I am trying a new algorithm that I have implemented outside of PyTorch. Is this a legit way to copy out and copy in PyTorch model parameters or am I causing problems under the hood?
My code assumes that modules/parameters returned from named_children() and parameters() methods always return those items in the same order.

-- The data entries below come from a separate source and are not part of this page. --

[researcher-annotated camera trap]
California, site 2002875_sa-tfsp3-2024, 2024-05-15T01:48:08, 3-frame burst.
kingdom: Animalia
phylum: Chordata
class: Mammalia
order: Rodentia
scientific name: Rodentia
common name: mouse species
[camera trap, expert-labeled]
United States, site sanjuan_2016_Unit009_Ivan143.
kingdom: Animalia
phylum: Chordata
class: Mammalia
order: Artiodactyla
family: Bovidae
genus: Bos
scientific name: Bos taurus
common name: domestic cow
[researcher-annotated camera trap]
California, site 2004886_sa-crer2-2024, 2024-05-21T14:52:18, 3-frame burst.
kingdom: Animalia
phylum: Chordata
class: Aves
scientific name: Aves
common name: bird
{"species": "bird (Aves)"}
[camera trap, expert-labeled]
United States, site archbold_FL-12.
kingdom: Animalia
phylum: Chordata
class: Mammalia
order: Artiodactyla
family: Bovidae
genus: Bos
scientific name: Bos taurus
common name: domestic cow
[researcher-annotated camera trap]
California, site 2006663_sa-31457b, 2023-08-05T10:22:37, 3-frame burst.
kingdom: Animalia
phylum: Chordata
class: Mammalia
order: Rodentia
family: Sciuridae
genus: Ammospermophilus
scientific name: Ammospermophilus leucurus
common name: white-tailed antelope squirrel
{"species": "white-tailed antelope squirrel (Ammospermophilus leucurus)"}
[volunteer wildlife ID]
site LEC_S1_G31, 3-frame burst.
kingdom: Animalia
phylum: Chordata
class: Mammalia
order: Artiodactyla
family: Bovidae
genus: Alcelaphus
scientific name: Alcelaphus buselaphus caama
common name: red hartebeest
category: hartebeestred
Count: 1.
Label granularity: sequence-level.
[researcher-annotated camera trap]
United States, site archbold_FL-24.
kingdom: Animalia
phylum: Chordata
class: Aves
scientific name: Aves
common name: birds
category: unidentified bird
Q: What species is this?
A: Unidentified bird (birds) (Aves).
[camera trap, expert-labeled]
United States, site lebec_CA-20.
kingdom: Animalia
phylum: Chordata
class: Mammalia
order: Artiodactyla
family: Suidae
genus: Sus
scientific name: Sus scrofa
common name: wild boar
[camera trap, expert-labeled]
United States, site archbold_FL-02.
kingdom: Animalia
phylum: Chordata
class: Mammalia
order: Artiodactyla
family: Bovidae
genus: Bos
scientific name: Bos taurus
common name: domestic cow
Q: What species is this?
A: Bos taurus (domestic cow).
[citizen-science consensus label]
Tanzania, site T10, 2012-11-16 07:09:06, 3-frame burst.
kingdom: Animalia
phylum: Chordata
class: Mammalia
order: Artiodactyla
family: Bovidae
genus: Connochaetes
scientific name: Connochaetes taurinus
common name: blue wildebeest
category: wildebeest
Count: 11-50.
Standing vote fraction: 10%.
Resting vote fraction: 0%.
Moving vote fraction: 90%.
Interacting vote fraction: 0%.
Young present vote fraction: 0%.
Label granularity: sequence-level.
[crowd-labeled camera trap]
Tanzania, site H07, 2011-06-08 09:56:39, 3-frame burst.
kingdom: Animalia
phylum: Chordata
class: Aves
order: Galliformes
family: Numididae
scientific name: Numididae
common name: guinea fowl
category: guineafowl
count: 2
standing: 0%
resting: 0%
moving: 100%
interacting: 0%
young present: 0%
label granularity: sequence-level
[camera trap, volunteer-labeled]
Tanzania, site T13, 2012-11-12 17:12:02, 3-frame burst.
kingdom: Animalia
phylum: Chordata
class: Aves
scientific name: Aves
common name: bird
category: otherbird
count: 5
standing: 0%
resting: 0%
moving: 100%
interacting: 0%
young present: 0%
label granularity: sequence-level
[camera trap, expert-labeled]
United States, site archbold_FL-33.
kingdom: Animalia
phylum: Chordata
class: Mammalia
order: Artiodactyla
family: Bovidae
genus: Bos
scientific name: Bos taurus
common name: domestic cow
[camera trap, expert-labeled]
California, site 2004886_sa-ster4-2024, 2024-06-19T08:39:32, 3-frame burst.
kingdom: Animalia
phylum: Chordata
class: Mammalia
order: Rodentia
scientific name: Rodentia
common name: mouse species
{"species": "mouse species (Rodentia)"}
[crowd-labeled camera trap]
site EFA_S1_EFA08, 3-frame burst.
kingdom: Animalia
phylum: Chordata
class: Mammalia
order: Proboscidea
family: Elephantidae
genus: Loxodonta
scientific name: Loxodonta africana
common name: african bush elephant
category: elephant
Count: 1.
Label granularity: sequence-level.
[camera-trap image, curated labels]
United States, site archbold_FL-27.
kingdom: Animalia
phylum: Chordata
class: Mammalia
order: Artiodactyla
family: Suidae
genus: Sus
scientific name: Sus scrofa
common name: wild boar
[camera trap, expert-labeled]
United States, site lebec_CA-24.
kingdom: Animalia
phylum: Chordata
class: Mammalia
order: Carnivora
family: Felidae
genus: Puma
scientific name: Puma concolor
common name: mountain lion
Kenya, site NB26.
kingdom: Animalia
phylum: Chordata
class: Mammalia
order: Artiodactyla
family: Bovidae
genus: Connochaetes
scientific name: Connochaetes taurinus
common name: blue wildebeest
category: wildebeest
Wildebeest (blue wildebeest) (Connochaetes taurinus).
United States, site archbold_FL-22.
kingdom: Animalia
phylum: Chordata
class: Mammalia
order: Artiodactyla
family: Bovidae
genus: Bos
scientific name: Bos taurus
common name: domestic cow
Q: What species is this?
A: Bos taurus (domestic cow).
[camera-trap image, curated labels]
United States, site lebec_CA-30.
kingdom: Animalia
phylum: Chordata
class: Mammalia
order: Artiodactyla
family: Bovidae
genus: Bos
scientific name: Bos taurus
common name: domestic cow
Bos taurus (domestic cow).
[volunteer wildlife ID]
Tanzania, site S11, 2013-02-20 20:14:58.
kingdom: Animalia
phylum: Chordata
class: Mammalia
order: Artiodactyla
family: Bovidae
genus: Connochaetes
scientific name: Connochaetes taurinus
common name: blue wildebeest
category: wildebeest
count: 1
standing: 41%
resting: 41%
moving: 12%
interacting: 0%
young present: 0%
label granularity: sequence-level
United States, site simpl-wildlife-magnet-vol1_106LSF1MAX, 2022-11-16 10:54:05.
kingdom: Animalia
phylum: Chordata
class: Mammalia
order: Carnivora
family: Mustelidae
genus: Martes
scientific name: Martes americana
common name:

Pack into a numpy vector doing something like:
Qmods = [mod for name,mod in self.named_children() if name in self.Qlayers] for mod in Qmods: Qparams += [parm for parm in mod.parameters()] Ws = np.hstack([np.ravel(netp.data.numpy()) for netp in Qparams]) return Ws
Do stuff to Ws
Unpack from numpy vector doing something like:
for qmod in [mod for name,mod in self.named_children() if name in self.Qlayers]: for netp in qmod.parameters(): stopIdx = startIdx + np.prod(netp.data.size()) netp.data.copy_(Tensor(np.reshape(Ws[startIdx:stopIdx],netp.data.size()))) startIdx = stopIdx
I also do something similar to grab gradients from the network which are used to update Ws outside of PyTorch. I realize this may be inefficient. Just want to make sure I am not breaking PyTorch in some way by accessing/overwriting network weights and gradients in this way.
Thank you, very much, for your guidance.